Siffin soon gave up farming, and his marriage fell apart. After briefly flirting with derivatives trading and living a few years in Italy, he moved back to Bloomington and used his capital to found another company. Maefield Development, named for his daughter, was born in 1993. The firm started with small strip malls in the college town and then moved on to riskier ventures in Indianapolis.

"He was an eccentric character even back then," says Alec Petros, Siffin's first investor and a friend. "But you could tell he had a vision."

By 1997, Siffin had made a splash in local papers by optioning a hotly contested 41 acres in a developing suburb, rezoning it for commercial use — against a loud outcry from residents who wanted to preserve the quiet landscape — and flipping the land for $20 million.

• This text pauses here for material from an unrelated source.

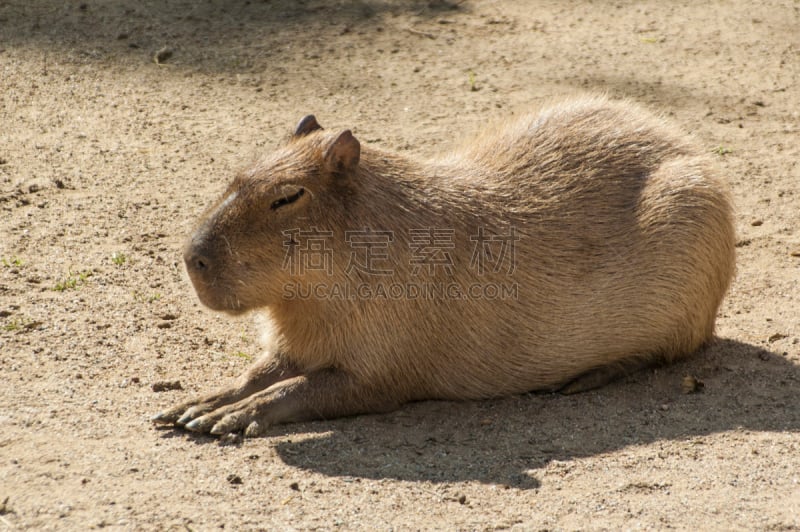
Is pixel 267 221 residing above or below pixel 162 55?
below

At last, he had found his niche.

Barbara Bisno is wedged into a packed conference room inside the Arsht Center's opera house. It's this past May 6, and the gray-haired ex-federal prosecutor and former Venetian Causeway Neighborhood Association president is craning her neck to get a view of Mark Siffin. He's standing before hundreds of residents, waving his arms dramatically at a video screen like a maestro conducting a symphony. A slick artist's rendering shows digital billboards stretching 40 stories over downtown.

Bisno's jaw drops. "I had no idea this was coming," she says.

Most of the others packed into the meeting had no clue either. That is, except for the large cheering section Siffin has brought. This is his soft launch of an idea he has been cultivating for more than 15 years. And, as with his other projects, it begins and ends with money: Cold cash that bought the best lobbyists in South Florida might have also helped sway city commission Chairman Marc Sarnoff and purchased the support of condo boards and residents along Biscayne Bay.

"That shopping center is aesthetically a monster," Bisno says. "I don't know how anyone could argue otherwise."